Bush Innovative Teaching Grant Workshop on Assessment
KK: Was not getting enough feedback
-Students showed up and did it – Showed everything then knew
-gave points for completion
-could give feedback afterwards
Trent: Unit Testing in software design.
-any change to the project code was tested as it was added
-instant feedback on if the new code wasn't working properly
Bert: more varied forms of assessment
-discussion and unit exams (not just midterm and final exams for the course)
Greg: reward structures for daily work
-clickers used to reword students who do the reading and are prepared for class
Karen: share assignments with peers, collaborative assessment
Ted: online homework -- OWL
-feedback on student performance per concept
Jeff: applied -
-exams geared toward the subject
Brady: move from basics to application
Pam S.: variety -> different methods to share what they know
-each project included a rubric showing components and qualifications.
Michelle: very diverse classes
-connect between the class and people in other fields
Pam G: team projects. Plan, execute, assess (one day)
-write self-assessment and group assessment
Jimmy: Capstone paper
-papers on experiences
-ask more questions dealing with their opinion on the discipline
-think about what they had learned
-weight 4 modes as equally as possible (reading, writing, etc.)
-daily journaling (in French)
-papers in upper level classes
-assess program in senior year
Viktor: changed to an online lab manual
-exams that applied their knowledge of facts to opinion based and possibly controversial questions
What more do we want to know about assessment
Summative assessment is an assessment “of” learning to check how much knowleage has been gained often in the form of tests or papers for points
Formative assessment is an assessment “for” learning used to find out what the students already know and are able to do in order to formulate a teaching strategy around their strengths and weaknesses.
1. “How do you diagnose learning now?”
a) Interactive activities (games, teamwork, discussion)
b) Summative and Formative are not distinct, and they depend on implementation rather than form of activity.
i) Just because there are points awarded for an assignment doesn't make it automaticly Summative
c) Even final exams can be seen as formative if there is a highly structured curriculum.
- Formative activities tend to be more open-ended, making it harder to grade for summative assessment.
e) How do you get students to fully participate in formative assessments if they are ungraded?
e) Challenges posed by online courses:
i) Rigid modules limit use of formative assessment.
ii) Reader response questions led to students relying on other sources rather than synthesizing from assigned reading.
(1) Require students to complete discrete quizzes before uploading a reader response.
f) Basing exams off quiz questions may more helpful than making fresh exam questions.
2) “What is the goal of formative assessment?”
a) Instructor must serve as evaluator, which can conflict with the role as a partner/coach.
b) Help students improve their learning and give feedback.
3) “What is the goal of summative assessment?”
a) Shares similar goals with formative assessment.
b) Should provide a variety of assessment types, as students will do well on different types of questions/activities.
i) This may give students a false sense of the field.
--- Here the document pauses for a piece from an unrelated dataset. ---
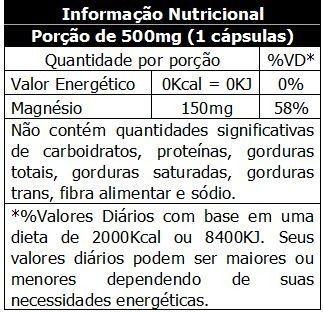 12x Magnesio Dimalato  Puro - 600 Capsulas - 2 Cáps x Dia - Meissen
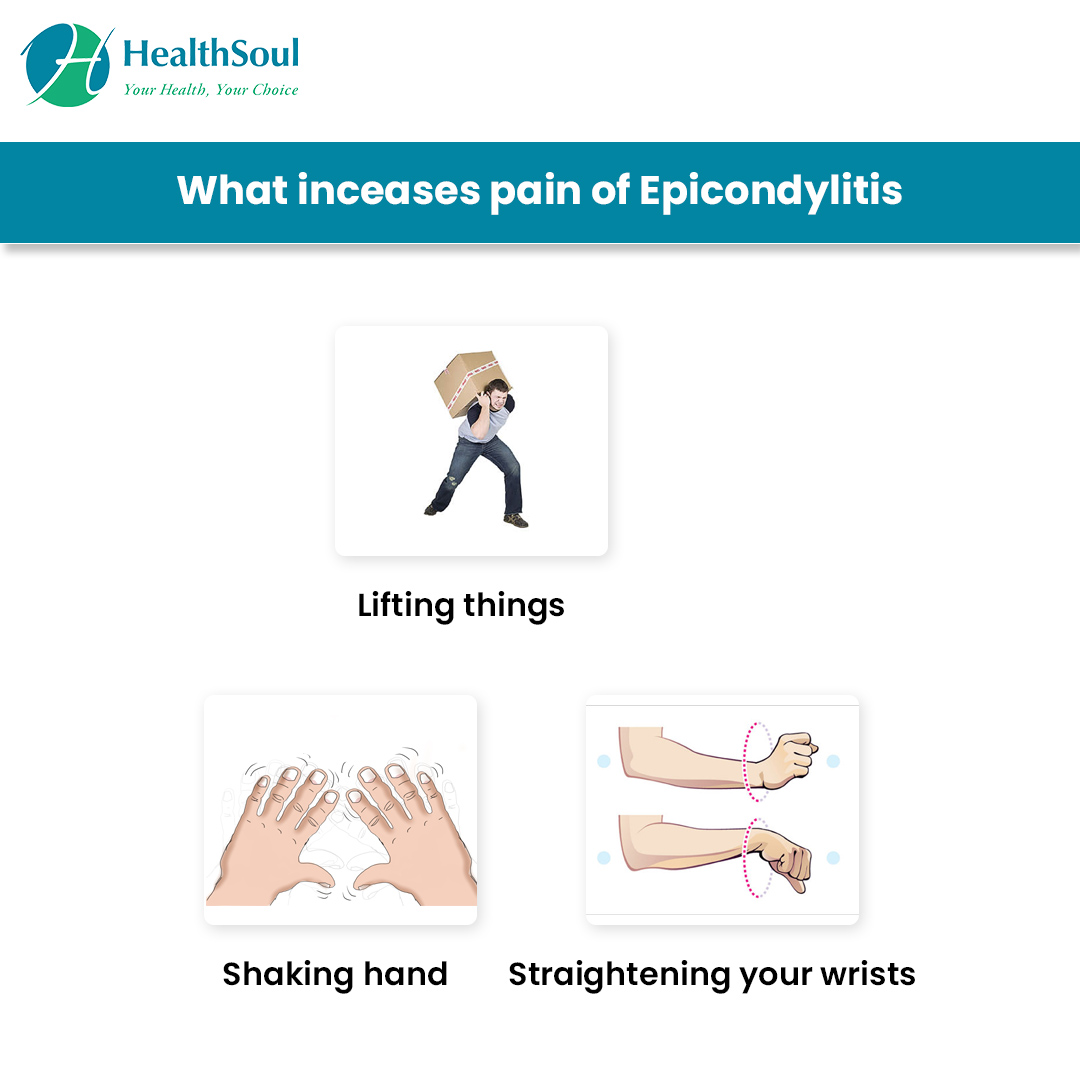 What increases pain of Epicondylitis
If a major requires certain skills, assessment should be based around those skills. Students who do not do well at these questions will not do well in the field.
1) Use of rubrics with syllabus”
a) Provide clear expectations.
b) Save instructor time (no need to repeat common comments).
- May make evaluation too rigid.
- On large open ended papers a rubric would have to be so vague that it becomes un-useful
- How to let students know what makes an A paper.
- Example exceptional papers placed online for review with the authors consent.
2) Draft/revise cycle:
a) Some students did not like this, many do.
b) A system was mentioned where students may complete an unlimited number of draft/revisions cycles, but do not receive a grade until they declare a version to be final.
3) Giving students example papers from previous years as an example of what is expected:
a) Did not improve writing quality.
- MDID; How does this benefit students:
- Easy access to pictures, aid in study.
- Would it be possible to implement a flashcard system?
- Berberi project
- Shift from grammar to culture to make the course more interesting/relevant to students.
- Use of themed modules (Tour de France for 1 st year French)
- Will students see this as forced or silly?
- Most language instruction seems forced and silly.
- Sara’s mystery project has been successful and popular with students.
- Can we tie this in with current events (do modules when the event is occurring)?
- Possibility of creating a foreign language segment on KUMM.
- One language for each day of the week.
- Learn words, play foreign music.
- KUMM lacks foreign music, so this would have to be brought in.
- Students could create radio segments as a class project.
- Shows for each segment of the module, highlighting music, culture, food.
- We could create a podcast of these shows.
- Music would have to be removed for copyright reasons.
- How will we know if this is successful?
- Cannot judge success until we see if students continue in language courses.
- Compare sections with this module to those not using it.